In a perfect world, I would always walk away feeling accomplished because I hit my deadlines. Sadly, this is not a perfect world.
When Goals Go Unachieved
In February, I had very clear goals for working on my Book 4, which meant I had all of March to work on Book 5, so I could finally give my brain a break from Starchaser with Camp Nanowrimo, which I’ll be participating in with a group of friends this April. Unfortuantely, life had other ideas, and I lost two weeks of writing time due to a hard bout of the flu, followed by a bad case of flu-spawned depression (I had no idea that was a thing, by the way, but apparently it is!), followed by work drama…
You get the picture. My February goals flew out the window and it was all I could do to crawl to the finish line. I rearranged my goal to “Just finish Book 4 by March 1 – no, 7,” because I’m an optimist, but I’m not THAT much of an optimist. I did surprise myself by finishing Book 4’s first draft on March 2.

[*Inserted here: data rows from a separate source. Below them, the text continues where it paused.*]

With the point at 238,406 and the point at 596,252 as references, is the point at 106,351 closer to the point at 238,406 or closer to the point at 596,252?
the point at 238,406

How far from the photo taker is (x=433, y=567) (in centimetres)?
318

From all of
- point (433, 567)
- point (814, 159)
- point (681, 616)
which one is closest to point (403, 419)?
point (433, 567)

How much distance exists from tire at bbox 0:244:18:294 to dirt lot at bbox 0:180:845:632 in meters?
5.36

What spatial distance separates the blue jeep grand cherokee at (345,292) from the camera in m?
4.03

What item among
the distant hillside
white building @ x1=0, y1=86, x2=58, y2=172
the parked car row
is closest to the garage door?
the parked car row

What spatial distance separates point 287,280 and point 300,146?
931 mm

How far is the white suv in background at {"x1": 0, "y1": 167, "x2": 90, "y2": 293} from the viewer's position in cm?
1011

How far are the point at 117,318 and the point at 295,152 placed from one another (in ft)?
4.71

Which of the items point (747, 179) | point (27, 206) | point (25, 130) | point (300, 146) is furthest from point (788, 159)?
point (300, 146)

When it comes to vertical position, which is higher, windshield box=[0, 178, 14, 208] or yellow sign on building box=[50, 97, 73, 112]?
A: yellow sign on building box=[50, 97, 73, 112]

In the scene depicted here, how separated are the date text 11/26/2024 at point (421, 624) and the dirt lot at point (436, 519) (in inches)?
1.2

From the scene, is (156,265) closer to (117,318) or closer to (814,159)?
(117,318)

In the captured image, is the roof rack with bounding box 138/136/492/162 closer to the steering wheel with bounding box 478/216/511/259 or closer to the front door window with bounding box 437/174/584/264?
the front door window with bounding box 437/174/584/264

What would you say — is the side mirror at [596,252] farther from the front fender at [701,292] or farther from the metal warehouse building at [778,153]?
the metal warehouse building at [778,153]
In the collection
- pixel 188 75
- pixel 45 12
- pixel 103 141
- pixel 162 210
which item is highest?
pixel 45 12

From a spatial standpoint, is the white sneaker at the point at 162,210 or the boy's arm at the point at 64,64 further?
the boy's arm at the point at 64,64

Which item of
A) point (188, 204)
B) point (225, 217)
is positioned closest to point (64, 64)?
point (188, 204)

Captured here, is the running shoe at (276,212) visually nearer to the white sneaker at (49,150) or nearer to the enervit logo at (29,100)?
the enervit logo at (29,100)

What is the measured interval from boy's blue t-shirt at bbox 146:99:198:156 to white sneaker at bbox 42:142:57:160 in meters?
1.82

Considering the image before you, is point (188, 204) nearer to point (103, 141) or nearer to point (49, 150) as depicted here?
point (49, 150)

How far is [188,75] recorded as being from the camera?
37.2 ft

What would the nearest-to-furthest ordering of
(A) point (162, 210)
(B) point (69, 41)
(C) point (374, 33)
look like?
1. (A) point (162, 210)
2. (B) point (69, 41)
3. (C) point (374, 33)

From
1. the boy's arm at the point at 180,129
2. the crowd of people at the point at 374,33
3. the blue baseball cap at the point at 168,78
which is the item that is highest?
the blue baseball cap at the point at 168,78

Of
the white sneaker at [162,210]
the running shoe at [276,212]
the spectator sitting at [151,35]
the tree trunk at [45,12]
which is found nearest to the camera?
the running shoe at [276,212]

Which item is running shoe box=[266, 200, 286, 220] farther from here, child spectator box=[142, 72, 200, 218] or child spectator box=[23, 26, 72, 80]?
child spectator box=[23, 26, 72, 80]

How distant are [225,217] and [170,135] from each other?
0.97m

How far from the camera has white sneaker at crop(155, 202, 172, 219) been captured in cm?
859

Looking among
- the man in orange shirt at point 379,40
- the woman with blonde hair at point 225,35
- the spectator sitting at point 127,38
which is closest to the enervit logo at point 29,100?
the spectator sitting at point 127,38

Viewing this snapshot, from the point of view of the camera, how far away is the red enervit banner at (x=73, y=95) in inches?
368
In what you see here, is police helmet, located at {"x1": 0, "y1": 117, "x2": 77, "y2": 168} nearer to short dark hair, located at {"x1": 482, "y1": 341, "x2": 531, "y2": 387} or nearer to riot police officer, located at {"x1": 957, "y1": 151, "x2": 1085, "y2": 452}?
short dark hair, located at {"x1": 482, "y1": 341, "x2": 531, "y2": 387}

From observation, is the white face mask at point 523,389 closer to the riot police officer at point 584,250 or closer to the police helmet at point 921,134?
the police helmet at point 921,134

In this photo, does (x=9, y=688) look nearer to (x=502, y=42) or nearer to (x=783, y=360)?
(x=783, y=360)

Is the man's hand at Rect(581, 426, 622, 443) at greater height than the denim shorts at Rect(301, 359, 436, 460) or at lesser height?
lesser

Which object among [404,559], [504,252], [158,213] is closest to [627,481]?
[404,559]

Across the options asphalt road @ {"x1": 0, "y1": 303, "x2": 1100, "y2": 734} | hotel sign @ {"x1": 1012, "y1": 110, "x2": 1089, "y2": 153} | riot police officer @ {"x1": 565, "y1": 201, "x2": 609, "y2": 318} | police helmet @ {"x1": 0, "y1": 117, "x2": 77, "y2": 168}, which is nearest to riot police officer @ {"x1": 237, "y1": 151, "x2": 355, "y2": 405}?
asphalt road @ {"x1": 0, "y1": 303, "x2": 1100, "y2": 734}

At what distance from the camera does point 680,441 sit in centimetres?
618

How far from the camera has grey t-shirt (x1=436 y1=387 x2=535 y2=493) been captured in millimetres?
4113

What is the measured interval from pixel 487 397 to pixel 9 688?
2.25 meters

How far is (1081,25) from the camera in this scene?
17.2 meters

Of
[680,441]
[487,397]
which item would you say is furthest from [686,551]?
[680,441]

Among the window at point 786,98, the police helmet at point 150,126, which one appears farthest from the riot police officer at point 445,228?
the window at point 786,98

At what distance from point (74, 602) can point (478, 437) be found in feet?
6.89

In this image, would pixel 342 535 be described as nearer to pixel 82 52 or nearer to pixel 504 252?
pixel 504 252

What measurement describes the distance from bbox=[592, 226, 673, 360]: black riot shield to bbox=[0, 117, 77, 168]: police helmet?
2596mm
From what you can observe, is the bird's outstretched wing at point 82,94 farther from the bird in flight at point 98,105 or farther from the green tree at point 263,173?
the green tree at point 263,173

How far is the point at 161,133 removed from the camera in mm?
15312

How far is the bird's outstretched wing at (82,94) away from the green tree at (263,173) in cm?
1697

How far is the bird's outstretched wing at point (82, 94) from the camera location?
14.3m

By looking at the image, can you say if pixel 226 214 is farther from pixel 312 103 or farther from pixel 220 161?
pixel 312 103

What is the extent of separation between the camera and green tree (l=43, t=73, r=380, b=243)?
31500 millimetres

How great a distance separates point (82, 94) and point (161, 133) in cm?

And what was the first thing I did once I hit THE END? I pulled down my accountability board, tacked on all my goals for the month of March, and decided to get rolling on them.
Accountability and Grace
My point is that goals are GREAT, and learning to work within structured deadlines is a useful talent. In the world of publishing, writers have to learn to meet their deadlines on time, or a whole lot of things can go very, badly wrong on every level of the publishing campaign. Accountability is a must-have in any profession or hobby where others are counting on you to have things done by a certain time.
However – and especially when it comes to self-appointed goals – there needs to be room for the unexpected. For a two-week flu. For a plot overhaul. For a life crisis. Writers must find a way to negotiate their craft so that, if a deadline comes and goes, we don’t sink into panic or self-loathing. We renegotiate, get a new plan in place, and move forward with it. How we do this looks different for every writer, and I’ll admit that in my writing world, I have yet to face a deadline that was not self-imposed. So I don’t know how I’ll fare if, when, I’m ever published, and working from somebody else’s timetable.
Set Goals…But Be Flexible!
These are things we all have to navigate for ourselves, from the safety of our own minds. But I highly encourage all writers to set goals, and do their best to meet them – even if it’s hard, even if it requires sacrifice. And just as highly, I encourage all of us to find ways to navigate and give ourselves grace when things happen that send our schedule spinning out of control. Flexibility and levelheadedness can keep a wrecked deadline from turning into a reason to give up.
Goals are great. Life happens. And thank goodness we have the ability to reassess, find a way forward…and set some new goals. Just don’t let them strangle your self-esteem…or your creativity!